On January 2, 2020, P Company purchased the net assets of S Company by paying P850,000 cash and issuing shares of stocks at
P3,110,000 fair market value. Book value and fair value data on the Statement of Financial Position on January 2, 2020 are as follows:

P Company S Company
Book Value Fair Value Book Value Fair Value
Cash 4,600,000 4,600,000 300,000 300,000
Accounts Receivable 1,000,000 1,000,000 980,000 980,000
Inventory 1,500,000 1,300,000 710,000 600,000
Building, net 1,800,000 1,460,000 1,520,000 1,064,000
Goodwill 90,000 80,000
Total 8,900,000 8,360,000 3,600,000 3,024,000

Liabilities 1,000,000 1,000,000 570,000 570,000


Share Capital 1,600,000 600,000
Share Premium 900,000 960,000
Retained Earnings 5,400,000 1,470,000
Total 8,900,000 3,600,000

P incurred and paid legal and brokerage fees of P25,600 for business combination; share issue costs of P23,000 indirect acquisition
costs. It is determinable that contingency fee of P11,800 would be paid within the year.

1. The total assets after the business combination is

2. The total shareholder’s equity after the business combination is


PROBLEM II

A condensed Statement of Financial Position of Cable Company at August 1, 2020 and related fair value are presented below:

Book Value Fair Value


Current Assets 368,000 404,500
Plant Assets 592,500 690,000
Patent (net) 58,500 48,000
Total 1,019,000

Current Liabilities 107,500 107,500


Long-term debt 280,000 297,500
Share capital, P20 par 210,000
Retained earnings 421,500
Total 1,019,000

On August 1, 2020, Sky Corporation issued 10,700 shares of its P24 par value ordinary share (current fair value is P33 per share)
and P145,000 cash for the net assets of Cable Company. Of the 47,500 out of pocket costs paid by the acquirer on acquisition
date, P26,500 was indirect cost and the remainder were legal fees and finders fees related to business combination.

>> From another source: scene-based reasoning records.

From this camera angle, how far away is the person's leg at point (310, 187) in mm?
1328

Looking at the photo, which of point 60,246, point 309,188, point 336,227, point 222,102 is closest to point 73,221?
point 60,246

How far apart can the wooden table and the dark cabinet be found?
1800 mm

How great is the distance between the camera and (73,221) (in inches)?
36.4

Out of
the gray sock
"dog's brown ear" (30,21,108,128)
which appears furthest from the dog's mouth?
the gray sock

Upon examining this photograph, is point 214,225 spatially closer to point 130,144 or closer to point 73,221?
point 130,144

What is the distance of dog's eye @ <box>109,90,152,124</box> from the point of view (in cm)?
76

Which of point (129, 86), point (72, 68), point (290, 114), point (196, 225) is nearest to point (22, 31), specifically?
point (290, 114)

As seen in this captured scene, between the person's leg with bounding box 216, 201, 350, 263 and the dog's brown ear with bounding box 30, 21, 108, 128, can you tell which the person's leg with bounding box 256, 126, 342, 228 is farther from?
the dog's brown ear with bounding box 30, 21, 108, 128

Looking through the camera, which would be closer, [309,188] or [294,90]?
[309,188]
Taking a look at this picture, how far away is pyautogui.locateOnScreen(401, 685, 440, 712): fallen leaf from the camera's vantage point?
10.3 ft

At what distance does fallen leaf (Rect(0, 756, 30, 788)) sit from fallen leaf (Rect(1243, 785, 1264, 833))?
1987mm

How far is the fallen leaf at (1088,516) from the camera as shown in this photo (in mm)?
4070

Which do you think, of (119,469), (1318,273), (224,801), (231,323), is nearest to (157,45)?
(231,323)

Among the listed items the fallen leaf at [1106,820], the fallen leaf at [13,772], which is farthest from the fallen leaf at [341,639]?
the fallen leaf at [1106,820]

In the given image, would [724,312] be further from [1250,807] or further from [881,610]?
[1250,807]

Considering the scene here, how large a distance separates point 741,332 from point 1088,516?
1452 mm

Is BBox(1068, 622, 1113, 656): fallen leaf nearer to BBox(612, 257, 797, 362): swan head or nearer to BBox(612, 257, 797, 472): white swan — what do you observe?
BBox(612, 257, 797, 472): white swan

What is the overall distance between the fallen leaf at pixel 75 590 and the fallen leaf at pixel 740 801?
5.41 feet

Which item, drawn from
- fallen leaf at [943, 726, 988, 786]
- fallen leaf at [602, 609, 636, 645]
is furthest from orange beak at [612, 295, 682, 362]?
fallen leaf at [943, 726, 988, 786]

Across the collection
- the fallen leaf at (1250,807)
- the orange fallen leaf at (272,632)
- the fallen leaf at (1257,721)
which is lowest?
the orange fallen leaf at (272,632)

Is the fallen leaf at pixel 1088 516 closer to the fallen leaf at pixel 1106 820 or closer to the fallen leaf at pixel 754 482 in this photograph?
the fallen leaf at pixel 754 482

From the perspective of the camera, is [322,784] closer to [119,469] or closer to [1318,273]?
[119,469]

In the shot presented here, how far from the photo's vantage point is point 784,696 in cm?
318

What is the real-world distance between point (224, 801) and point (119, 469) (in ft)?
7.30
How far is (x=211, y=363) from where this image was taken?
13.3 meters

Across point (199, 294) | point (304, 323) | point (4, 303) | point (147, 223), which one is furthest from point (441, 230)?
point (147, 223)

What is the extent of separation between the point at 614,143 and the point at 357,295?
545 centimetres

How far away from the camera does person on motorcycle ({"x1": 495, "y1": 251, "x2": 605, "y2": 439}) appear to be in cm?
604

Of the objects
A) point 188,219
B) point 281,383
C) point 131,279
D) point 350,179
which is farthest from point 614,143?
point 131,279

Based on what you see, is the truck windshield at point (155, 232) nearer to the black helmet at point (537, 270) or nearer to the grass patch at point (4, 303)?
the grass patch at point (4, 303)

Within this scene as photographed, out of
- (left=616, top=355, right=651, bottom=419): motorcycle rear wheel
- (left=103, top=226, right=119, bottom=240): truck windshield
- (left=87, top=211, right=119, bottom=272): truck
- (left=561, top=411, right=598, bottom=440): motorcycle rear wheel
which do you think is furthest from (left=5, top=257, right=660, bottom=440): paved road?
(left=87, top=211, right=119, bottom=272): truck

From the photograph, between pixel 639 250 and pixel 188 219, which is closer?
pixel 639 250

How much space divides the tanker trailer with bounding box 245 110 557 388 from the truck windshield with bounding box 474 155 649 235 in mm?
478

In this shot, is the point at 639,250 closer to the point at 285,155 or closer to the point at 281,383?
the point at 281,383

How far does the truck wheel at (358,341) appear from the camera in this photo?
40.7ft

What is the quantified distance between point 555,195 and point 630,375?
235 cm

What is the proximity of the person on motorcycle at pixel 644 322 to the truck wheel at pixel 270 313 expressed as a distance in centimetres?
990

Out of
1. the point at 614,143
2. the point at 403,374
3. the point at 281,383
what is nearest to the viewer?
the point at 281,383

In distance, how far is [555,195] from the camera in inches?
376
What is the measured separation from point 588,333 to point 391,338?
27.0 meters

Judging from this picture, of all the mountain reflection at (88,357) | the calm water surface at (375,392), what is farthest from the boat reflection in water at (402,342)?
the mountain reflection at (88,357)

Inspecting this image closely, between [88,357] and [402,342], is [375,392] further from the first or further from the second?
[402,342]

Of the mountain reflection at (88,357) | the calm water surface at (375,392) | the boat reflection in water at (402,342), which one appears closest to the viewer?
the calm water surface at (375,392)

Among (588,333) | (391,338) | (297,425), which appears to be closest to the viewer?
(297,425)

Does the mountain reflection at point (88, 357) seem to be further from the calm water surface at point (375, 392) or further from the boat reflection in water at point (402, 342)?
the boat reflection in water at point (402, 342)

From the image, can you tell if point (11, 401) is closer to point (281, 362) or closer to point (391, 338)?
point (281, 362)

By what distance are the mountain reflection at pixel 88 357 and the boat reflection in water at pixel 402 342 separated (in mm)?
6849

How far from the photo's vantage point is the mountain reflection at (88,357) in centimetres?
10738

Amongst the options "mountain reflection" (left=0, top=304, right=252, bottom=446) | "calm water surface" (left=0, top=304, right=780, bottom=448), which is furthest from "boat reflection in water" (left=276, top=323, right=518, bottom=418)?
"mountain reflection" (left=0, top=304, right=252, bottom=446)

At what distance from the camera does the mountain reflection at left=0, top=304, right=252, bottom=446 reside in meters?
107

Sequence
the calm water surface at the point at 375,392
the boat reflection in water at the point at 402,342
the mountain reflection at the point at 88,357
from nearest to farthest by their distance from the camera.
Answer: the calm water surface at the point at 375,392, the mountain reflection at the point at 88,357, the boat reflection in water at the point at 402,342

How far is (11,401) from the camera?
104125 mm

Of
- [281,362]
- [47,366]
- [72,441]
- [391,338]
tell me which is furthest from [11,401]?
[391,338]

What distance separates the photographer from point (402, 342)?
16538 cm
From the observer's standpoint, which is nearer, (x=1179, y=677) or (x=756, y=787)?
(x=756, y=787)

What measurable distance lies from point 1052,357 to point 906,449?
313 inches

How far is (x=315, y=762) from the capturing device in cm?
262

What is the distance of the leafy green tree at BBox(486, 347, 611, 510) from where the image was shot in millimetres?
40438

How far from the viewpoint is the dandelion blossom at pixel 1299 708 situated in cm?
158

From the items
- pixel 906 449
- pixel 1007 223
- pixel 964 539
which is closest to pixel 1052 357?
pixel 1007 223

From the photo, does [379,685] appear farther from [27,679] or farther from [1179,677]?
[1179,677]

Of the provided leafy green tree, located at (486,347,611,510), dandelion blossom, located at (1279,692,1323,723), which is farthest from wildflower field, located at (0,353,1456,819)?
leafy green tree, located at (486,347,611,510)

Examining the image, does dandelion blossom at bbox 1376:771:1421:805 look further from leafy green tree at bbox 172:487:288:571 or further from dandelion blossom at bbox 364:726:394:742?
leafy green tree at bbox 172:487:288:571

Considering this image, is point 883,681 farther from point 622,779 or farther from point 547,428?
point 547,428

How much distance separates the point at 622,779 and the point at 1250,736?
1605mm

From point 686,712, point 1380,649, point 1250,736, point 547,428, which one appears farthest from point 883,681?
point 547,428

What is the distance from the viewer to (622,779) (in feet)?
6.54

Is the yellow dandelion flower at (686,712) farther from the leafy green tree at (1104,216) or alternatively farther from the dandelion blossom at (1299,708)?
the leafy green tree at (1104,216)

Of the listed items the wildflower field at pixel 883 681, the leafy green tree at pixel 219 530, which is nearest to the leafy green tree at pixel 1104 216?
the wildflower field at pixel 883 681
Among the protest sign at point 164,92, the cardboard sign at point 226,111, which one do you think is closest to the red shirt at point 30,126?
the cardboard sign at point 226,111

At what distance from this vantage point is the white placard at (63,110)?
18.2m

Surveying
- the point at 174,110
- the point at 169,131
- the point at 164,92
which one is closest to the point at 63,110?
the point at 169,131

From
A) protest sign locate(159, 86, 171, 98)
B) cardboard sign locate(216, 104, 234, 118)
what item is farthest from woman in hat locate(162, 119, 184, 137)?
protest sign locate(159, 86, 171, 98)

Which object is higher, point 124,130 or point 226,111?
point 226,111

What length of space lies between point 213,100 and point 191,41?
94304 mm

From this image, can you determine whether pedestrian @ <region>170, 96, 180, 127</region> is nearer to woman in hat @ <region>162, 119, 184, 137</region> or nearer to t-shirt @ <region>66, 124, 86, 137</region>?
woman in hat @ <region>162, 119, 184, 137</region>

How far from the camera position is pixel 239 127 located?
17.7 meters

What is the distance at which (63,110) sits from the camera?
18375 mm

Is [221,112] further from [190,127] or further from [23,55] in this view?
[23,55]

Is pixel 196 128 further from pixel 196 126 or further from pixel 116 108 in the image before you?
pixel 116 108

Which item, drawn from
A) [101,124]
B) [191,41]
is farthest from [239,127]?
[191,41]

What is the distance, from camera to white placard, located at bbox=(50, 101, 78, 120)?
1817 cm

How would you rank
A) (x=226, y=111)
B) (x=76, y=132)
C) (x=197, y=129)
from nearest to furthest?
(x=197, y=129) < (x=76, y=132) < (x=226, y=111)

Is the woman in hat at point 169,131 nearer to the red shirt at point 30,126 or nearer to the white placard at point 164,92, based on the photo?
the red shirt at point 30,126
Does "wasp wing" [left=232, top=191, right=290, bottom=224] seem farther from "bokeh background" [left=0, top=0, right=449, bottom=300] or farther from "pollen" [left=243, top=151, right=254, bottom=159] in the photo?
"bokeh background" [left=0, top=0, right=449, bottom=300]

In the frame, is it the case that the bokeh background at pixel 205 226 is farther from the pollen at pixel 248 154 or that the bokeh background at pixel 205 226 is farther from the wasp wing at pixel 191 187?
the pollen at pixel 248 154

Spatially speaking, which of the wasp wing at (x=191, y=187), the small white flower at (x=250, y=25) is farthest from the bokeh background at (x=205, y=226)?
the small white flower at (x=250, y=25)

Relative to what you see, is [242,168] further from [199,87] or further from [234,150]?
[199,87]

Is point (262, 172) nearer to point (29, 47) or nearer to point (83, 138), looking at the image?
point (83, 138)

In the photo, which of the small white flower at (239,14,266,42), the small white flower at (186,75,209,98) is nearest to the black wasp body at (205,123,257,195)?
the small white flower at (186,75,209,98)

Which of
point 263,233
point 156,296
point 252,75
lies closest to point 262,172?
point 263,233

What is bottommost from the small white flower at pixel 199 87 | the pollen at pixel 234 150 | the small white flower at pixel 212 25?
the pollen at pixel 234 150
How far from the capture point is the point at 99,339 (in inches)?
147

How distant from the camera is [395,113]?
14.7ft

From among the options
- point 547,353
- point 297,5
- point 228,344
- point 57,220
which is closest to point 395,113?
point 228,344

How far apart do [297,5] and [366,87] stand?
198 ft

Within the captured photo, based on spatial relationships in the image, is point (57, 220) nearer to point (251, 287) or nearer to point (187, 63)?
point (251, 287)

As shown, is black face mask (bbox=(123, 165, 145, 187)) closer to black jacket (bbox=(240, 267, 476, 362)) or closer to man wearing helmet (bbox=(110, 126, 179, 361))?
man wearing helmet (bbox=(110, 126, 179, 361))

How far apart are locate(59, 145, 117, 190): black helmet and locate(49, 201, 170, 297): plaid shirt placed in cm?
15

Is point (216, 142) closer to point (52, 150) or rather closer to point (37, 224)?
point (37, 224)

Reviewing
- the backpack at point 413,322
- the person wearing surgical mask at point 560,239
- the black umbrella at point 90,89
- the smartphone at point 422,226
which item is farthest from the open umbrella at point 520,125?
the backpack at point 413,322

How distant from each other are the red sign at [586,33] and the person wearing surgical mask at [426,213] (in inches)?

1. How much is the net increase in the stockholders’ equity in the books of the surviving company as a result of business
combination?

PROBLEM III

P Company acquired 75% of S Company’s ordinary share for P510,000 cash. At that date, S Company reports identifiable assets
with book value of P1,040,000 and a fair value of P1,280,000 and it has liabilities with book value and a fair value of P716,000. How
much is the goodwill or (gain on acquisition) arising on consolidation if NCI is measured at fair value and that control premium of
P30,000 included in the purchase price?

PROBLEM IV

On January 7, 2017, Rey Co. acquired a 40% interest in Joanne Co. for P4,800,000. Rey already held a 25% interest which had
been acquired for P1,600,000 but which was valued at P1,920,000 at January 7, 2017. The fair value of non-controlling interest(NCI)
at January 7, 2015 was P2,400,000, and the fair value of the identifiable net assets of Joanne Co. was P8,400,000. How much is the
goodwill to be recognized as a result of business combination?